Data provided:
———

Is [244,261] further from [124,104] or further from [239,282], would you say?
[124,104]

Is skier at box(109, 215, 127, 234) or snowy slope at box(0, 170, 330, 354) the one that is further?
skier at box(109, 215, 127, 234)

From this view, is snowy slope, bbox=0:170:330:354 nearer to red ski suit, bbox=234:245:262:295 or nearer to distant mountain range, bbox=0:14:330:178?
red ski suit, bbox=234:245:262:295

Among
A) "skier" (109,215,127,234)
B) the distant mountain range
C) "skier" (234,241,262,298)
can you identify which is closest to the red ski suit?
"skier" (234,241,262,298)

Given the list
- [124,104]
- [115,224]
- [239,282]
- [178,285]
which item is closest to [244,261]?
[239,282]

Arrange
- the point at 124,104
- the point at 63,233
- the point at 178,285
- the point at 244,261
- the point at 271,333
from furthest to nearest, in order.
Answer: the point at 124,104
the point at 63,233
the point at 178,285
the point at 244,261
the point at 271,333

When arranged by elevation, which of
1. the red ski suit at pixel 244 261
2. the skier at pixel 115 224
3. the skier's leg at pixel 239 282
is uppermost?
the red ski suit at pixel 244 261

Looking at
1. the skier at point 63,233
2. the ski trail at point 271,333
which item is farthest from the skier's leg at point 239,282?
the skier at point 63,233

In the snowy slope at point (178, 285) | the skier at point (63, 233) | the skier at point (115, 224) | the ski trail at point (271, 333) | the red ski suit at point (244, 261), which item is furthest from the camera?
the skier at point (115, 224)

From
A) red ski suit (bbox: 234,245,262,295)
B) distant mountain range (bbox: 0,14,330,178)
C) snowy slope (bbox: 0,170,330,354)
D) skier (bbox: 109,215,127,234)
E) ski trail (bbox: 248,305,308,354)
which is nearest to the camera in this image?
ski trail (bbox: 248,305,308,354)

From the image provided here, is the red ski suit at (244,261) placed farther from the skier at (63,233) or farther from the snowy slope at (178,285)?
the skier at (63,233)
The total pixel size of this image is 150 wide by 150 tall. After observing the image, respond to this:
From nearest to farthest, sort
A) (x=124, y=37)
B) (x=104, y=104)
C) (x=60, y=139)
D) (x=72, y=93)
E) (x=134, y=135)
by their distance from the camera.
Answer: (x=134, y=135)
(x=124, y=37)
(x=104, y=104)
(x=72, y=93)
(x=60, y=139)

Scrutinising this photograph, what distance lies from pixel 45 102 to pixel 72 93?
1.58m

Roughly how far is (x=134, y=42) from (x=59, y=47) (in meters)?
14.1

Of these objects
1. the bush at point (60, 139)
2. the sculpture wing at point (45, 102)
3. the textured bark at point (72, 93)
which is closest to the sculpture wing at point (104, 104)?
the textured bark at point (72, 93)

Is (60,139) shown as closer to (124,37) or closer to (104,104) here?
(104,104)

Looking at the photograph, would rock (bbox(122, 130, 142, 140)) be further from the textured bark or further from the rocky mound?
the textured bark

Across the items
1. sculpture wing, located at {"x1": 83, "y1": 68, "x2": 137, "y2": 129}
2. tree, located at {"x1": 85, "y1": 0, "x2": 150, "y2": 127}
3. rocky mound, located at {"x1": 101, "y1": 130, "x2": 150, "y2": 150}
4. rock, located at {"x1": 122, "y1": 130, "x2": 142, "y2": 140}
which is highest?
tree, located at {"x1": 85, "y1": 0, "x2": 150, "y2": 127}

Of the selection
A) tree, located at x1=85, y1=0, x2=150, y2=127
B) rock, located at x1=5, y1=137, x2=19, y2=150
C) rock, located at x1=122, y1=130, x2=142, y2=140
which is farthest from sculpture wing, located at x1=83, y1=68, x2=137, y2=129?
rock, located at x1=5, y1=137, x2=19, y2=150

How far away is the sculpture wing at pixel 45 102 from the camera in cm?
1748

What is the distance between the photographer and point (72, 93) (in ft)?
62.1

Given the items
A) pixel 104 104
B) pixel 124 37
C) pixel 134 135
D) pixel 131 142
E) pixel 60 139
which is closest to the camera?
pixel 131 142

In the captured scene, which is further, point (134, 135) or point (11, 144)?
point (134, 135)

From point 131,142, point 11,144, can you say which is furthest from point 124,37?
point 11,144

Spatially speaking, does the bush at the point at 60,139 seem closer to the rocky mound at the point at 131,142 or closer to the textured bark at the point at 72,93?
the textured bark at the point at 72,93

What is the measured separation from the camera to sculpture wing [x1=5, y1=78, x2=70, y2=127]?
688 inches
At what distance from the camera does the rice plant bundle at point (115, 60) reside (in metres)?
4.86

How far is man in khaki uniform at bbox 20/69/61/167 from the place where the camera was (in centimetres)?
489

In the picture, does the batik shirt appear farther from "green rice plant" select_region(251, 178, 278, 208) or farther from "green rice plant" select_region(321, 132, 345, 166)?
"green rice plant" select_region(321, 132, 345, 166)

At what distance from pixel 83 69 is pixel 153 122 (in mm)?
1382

———

Request:
Return, unchanged, the items starting at the line that contains "In the captured" and ending at the last line of the items, including both.

Answer for the task:
In the captured scene, which is further, point (134, 135) or point (11, 144)?
point (134, 135)

From point 131,142, point 11,144, can you say which is furthest from point 124,37?
point 11,144

Spatially speaking, does the bush at the point at 60,139 seem closer to the rocky mound at the point at 131,142 or closer to the textured bark at the point at 72,93?
the textured bark at the point at 72,93

What is the measured separation from the camera to sculpture wing [x1=5, y1=78, x2=70, y2=127]?
688 inches
At what distance from the camera does the rice plant bundle at point (115, 60) reside (in metres)?
4.86

How far is man in khaki uniform at bbox 20/69/61/167 from the place where the camera was (in centimetres)?
489

In the picture, does the batik shirt appear farther from "green rice plant" select_region(251, 178, 278, 208) or farther from "green rice plant" select_region(321, 132, 345, 166)?
"green rice plant" select_region(321, 132, 345, 166)

At what distance from pixel 83 69 is pixel 153 122 (in mm)?
1382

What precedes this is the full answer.